A Primeira Turma do Supremo Tribunal Federal (STF) decidiu, por unanimidade, manter o reconhecimento do vínculo de emprego entre um motoboy e a empresa Tex Courier. A decisão foi tomada nesta terça-feira, 24, após a Justiça do Trabalho no Rio de Janeiro ter atestado essa relação. A empresa contestou a decisão no STF, alegando violação de entendimento da Corte sobre o tema.

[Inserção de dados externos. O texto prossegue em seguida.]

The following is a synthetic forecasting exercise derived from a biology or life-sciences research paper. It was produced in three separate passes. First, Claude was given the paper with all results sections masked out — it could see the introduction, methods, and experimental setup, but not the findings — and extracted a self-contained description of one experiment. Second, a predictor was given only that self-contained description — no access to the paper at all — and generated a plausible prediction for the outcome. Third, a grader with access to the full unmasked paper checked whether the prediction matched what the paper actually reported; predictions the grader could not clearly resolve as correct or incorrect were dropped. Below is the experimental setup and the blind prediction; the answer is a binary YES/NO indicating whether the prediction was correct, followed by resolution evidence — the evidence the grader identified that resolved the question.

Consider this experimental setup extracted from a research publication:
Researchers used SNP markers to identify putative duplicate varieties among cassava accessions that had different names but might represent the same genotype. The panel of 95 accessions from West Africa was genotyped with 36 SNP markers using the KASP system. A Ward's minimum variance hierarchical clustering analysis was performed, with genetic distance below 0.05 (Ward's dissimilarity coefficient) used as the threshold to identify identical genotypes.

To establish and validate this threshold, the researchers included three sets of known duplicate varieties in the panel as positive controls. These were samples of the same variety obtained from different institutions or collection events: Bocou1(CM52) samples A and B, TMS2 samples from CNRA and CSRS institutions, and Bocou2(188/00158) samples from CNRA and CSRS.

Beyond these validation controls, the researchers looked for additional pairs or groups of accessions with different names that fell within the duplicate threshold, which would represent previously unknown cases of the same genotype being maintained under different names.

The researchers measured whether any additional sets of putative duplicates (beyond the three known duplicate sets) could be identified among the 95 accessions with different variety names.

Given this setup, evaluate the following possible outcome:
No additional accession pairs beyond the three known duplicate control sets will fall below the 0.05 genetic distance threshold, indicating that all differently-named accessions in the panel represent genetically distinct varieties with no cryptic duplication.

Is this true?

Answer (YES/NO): NO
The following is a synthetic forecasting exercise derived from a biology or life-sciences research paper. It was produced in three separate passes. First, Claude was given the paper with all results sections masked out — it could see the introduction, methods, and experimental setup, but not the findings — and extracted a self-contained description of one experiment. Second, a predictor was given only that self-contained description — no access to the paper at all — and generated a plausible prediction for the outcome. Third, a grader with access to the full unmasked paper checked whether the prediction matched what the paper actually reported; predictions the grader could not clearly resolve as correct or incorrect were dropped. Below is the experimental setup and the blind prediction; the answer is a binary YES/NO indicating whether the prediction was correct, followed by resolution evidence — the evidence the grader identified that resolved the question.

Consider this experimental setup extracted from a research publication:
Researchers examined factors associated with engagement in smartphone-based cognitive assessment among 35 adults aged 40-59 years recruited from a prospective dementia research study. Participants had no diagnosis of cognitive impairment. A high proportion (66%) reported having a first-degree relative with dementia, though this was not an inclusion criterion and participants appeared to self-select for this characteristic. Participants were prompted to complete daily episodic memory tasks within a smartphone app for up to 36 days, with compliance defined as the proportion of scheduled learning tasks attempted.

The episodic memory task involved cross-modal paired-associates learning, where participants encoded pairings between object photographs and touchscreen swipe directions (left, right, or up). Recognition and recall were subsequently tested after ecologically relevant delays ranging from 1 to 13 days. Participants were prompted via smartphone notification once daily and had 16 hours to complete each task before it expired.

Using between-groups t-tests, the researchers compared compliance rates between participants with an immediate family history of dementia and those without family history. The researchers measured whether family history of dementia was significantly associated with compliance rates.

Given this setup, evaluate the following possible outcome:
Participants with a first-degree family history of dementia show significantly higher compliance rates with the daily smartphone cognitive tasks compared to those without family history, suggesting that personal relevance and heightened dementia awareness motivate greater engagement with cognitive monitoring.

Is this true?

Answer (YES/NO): NO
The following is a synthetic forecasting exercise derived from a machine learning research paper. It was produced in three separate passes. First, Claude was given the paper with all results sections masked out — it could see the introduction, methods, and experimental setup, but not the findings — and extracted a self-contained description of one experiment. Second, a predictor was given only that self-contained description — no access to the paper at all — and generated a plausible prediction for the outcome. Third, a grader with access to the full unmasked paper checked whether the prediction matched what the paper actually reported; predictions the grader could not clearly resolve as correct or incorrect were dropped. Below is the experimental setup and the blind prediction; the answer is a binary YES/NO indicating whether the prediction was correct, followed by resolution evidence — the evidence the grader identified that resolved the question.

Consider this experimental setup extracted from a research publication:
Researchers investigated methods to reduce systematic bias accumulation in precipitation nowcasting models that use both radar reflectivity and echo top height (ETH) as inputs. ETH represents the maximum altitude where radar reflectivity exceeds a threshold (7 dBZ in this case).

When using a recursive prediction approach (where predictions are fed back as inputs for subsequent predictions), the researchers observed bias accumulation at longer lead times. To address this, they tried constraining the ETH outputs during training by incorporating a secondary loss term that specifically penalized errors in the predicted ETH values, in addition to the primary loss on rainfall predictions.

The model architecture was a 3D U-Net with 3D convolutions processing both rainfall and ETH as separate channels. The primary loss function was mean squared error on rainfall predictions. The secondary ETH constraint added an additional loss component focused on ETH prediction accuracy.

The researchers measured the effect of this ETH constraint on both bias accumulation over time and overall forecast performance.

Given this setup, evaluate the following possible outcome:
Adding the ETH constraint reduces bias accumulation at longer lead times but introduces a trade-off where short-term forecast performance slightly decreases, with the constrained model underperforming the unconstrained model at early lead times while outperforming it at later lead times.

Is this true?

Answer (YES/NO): NO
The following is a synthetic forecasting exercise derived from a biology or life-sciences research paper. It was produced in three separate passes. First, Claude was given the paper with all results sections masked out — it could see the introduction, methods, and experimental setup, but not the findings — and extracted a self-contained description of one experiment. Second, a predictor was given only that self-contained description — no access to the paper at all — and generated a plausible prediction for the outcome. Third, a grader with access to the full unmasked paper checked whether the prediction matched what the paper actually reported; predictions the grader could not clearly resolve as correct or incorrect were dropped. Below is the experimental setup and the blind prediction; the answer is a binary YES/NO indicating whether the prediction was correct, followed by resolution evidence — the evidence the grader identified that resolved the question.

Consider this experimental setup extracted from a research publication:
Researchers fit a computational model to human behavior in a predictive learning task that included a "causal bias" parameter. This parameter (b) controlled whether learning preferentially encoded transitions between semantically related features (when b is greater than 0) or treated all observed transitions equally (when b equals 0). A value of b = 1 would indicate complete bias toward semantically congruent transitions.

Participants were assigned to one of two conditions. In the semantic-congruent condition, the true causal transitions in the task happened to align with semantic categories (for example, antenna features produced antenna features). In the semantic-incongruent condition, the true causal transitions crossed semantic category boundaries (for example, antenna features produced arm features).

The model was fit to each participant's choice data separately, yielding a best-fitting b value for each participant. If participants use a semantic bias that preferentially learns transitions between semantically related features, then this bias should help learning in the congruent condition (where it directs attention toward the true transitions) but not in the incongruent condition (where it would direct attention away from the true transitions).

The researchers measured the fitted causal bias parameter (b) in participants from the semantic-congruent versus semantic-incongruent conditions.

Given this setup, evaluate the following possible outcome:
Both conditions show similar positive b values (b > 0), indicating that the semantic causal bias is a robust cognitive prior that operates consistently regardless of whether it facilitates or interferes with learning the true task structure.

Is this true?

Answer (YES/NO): NO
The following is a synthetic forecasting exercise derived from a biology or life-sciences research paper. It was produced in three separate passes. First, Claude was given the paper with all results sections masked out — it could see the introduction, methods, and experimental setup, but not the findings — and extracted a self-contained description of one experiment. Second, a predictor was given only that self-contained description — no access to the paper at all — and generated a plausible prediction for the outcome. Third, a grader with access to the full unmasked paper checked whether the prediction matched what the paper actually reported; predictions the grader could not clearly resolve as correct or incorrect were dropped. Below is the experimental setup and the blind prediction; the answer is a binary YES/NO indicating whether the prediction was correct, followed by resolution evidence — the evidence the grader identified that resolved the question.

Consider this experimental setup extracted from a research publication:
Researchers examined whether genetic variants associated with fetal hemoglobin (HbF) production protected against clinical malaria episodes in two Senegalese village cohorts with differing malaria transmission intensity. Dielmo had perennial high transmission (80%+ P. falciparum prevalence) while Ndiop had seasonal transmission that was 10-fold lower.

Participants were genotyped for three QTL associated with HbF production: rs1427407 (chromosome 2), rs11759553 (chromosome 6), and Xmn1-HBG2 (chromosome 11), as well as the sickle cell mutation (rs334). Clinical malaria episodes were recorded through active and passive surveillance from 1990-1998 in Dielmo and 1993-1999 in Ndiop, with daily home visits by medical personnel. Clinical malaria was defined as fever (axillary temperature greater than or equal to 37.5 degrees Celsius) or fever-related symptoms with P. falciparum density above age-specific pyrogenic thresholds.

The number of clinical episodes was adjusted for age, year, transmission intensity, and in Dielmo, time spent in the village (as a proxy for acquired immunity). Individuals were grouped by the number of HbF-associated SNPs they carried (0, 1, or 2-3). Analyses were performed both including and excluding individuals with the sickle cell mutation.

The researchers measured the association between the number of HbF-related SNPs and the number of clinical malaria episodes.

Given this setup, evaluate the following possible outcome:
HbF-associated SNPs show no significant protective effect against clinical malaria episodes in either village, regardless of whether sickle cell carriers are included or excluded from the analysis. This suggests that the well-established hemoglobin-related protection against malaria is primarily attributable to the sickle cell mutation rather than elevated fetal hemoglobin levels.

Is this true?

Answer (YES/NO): NO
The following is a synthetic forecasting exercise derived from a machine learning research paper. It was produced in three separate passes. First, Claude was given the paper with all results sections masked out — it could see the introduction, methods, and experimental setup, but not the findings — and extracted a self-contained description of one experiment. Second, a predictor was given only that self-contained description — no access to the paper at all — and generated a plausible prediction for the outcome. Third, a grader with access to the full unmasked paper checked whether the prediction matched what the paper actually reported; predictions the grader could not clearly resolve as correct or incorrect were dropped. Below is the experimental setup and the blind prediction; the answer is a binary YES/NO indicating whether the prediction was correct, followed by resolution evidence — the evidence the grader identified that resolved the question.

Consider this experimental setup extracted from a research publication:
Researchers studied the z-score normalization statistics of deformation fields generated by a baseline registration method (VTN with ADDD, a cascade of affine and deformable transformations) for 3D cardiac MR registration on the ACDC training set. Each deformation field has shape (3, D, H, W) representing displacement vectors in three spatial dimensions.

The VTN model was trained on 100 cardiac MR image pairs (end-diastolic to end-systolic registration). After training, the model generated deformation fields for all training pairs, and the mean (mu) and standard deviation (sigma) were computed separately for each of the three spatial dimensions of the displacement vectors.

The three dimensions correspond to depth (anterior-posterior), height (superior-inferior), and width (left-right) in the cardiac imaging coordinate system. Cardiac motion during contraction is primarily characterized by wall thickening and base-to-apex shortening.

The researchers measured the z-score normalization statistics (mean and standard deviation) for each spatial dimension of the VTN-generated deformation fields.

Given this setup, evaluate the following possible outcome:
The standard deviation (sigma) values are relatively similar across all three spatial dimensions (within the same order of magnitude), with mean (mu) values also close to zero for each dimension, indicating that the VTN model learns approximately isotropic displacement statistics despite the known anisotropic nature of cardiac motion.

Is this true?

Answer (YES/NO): NO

O ministro Cristiano Zanin rejeitou a alegação da Tex Courier em uma decisão individual, que foi posteriormente chancelada pela Turma. Durante o julgamento, o ministro Luiz Fux mencionou a suspensão de ações relacionadas à pejotização, determinada pelo ministro Gilmar Mendes em abril. Contudo, a Primeira Turma avaliou que essa suspensão não se aplica a processos já em tramitação no STF.
Análise da Decisão
O ministro Alexandre de Moraes destacou que o caso não envolve a validade de novas formas de emprego ou terceirização. Ele enfatizou que havia uma relação de emprego clara, uma vez que o motoboy estava sob subordinação, cumpria horários e recebia horas extras. A Tex Courier atuava como terceirizada para restaurantes, o que reforça a caracterização do vínculo.
Essa decisão do STF pode ter implicações significativas para a discussão sobre a pejotização e a contratação de trabalhadores autônomos no Brasil. A manutenção do vínculo de emprego pode servir de precedente para outros casos semelhantes, refletindo a postura da Justiça em relação à proteção dos direitos trabalhistas.